The French government will significantly increase public spending on green energy projects while curbing the support to households to help them with the high energy prices, according to the 2024 budget.
Budget 2024 will be “the greenest in our history,” France’s Finance Minister Bruno Le Maire said on Wednesday, announcing that the government plans to spend more than $42 billion (40 billion euros) next year on investments to advance the energy transition, a jump by $10.54 billion (10 billion euros) compared to this year’s green energy investments.
The huge rise in clean energy investment is aimed at making France the leading low-carbon power in Europe in 2040, the minister added.
The budget will aim to reduce government debt and public spending, Le Maire said.
To do this, France will withdraw the support measures that were introduced last year to protect consumers from soaring power prices.
“All studies show that French people are worried about climate change, but they want solutions that are affordable,” Anne Bringault, programs director at NGO Réseau Action Climat, told Bloomberg.
This week, French President Emmanuel Macron already unveiled some energy-related policies, saying that the government is “exiting the ‘whatever it costs’ approach.”
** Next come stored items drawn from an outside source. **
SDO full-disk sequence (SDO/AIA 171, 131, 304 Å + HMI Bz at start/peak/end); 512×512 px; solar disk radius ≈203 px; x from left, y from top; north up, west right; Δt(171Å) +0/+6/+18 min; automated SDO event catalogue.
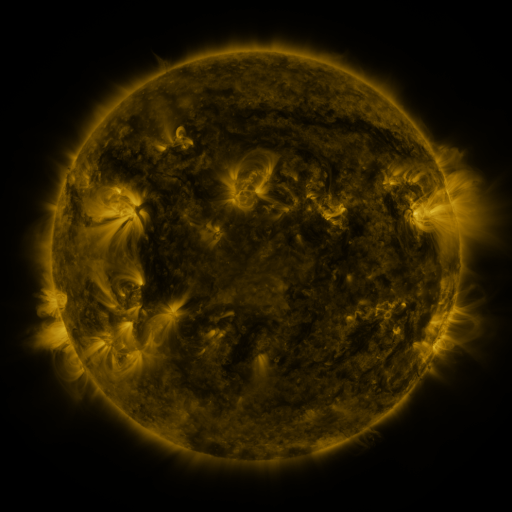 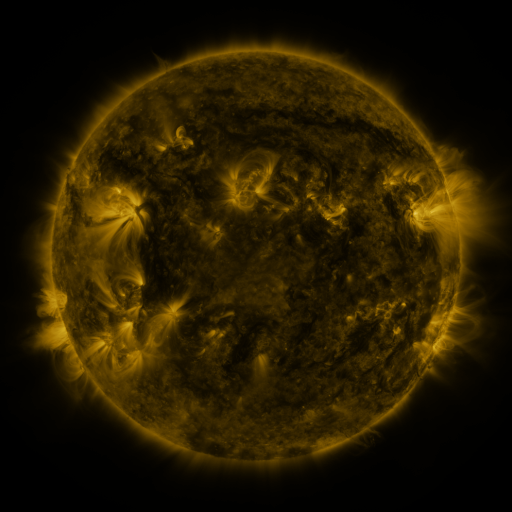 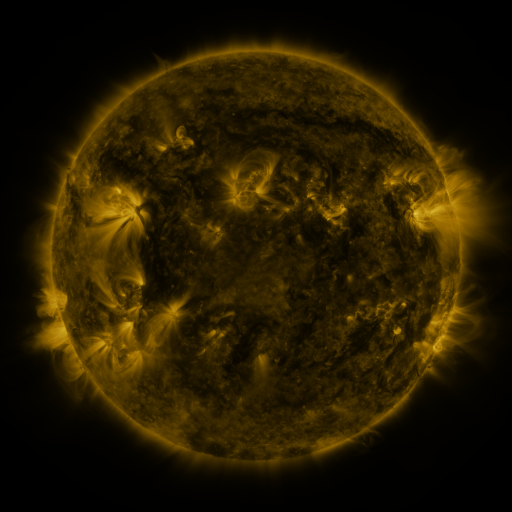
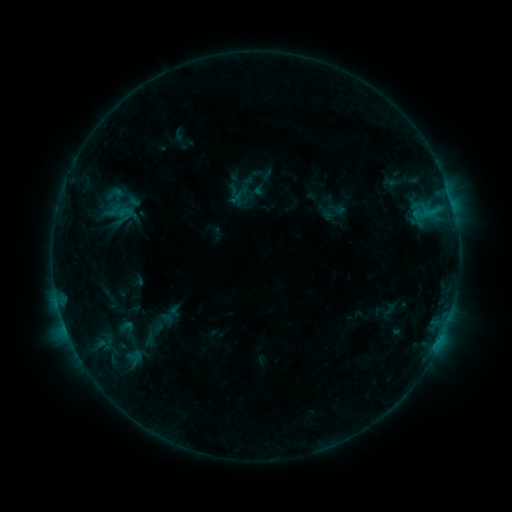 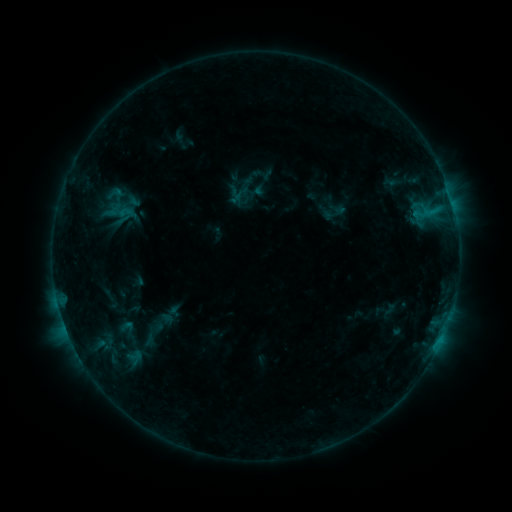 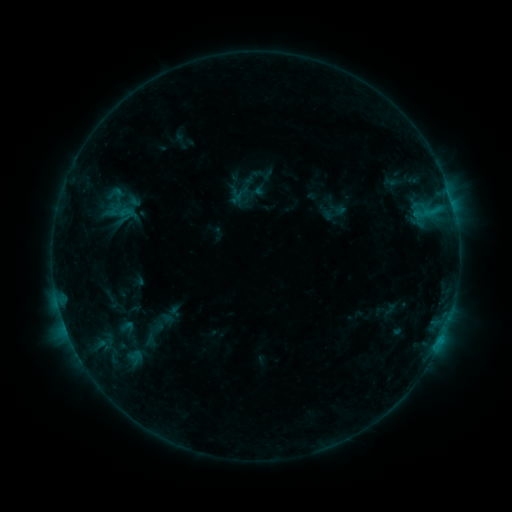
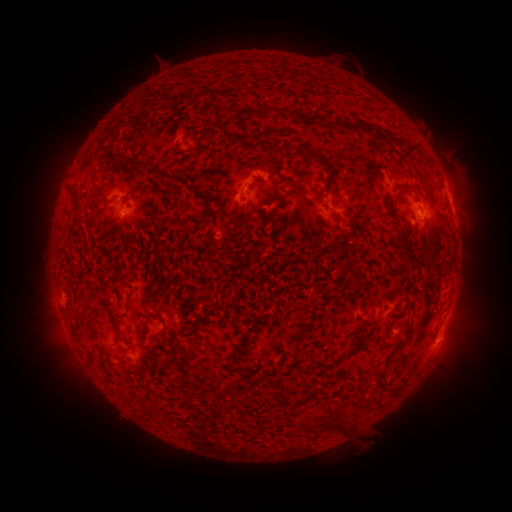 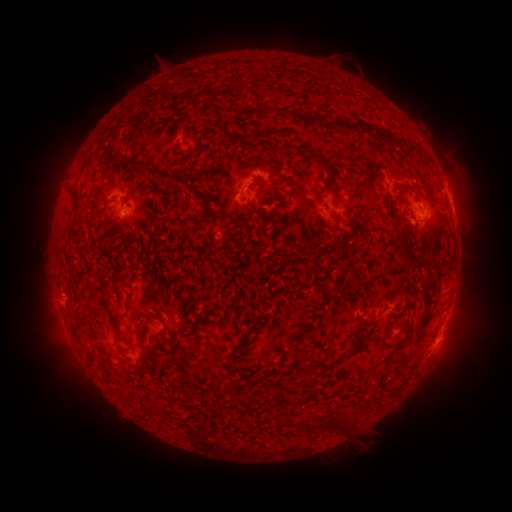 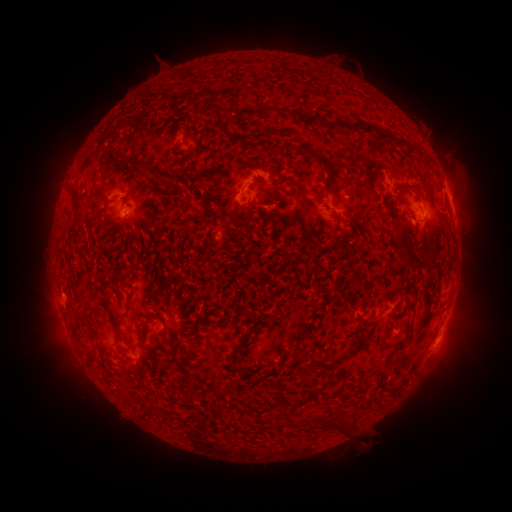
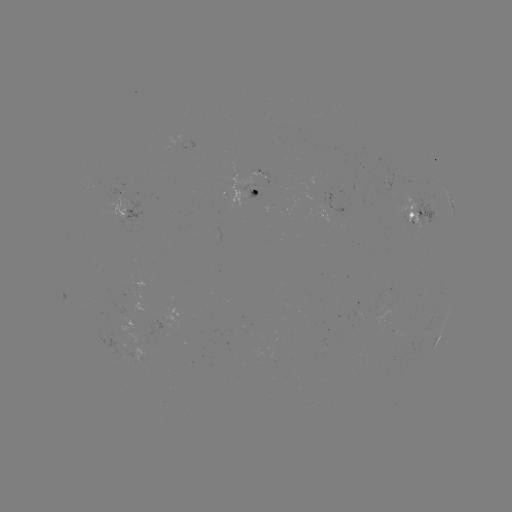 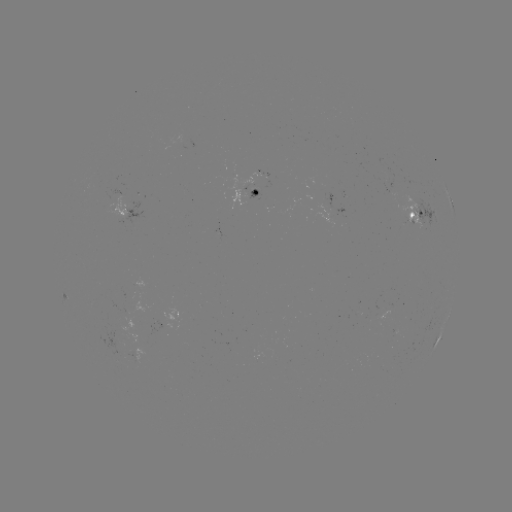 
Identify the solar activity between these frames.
no flare in any classed list; no EUV-trigger detection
The French government will ask the fuel industry to sell fuels at cost in a bid to cushion the blow of higher oil prices on end consumers, Macron said this weekend.
Last year, during the last oil price surge, the French government tackled the sensitive issue of fuel prices by subsidizing them heavily.
This year, Macron admitted there is no money for that. He also said the government could not afford to cut fuel taxes to cushion the price surge blow because it needed the money to finance the energy transition and the welfare state.
Macron has also announced a plan to reduce France’s dependence on oil, gas, and coal, and cut national emissions by 55% from 1990 levels by 2030.